### Source information
______________________________
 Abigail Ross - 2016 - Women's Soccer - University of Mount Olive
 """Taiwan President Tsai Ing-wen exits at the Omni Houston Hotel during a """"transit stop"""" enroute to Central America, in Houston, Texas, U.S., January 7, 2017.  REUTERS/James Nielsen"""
______________________________
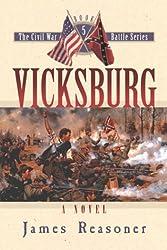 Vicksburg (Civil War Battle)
______________________________
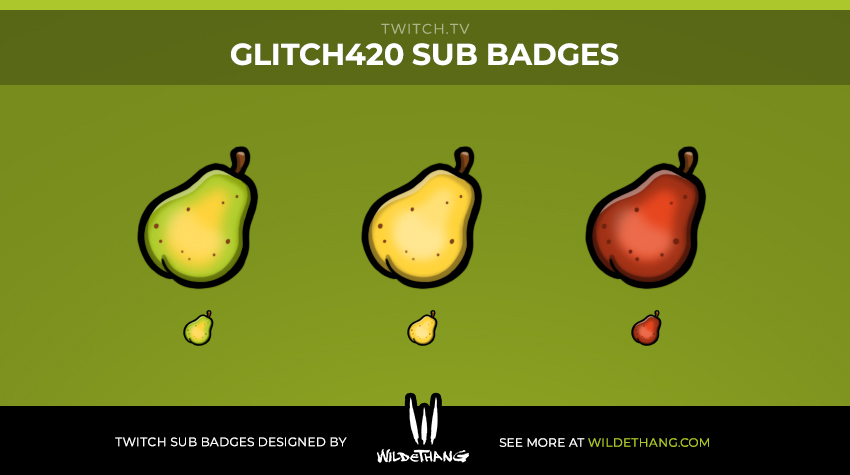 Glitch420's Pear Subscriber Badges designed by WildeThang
______________________________
### Prompt
Reproduce, word for word and in full, only the lines above that start at the line with "Abigail Ross - 2016" and run through the line with "President Tsai Ing-wen", both ends included.

### Response for this exercise
 Abigail Ross - 2016 - Women's Soccer - University of Mount Olive
 """Taiwan President Tsai Ing-wen exits at the Omni Houston Hotel during a """"transit stop"""" enroute to Central America, in Houston, Texas, U.S., January 7, 2017.  REUTERS/James Nielsen"""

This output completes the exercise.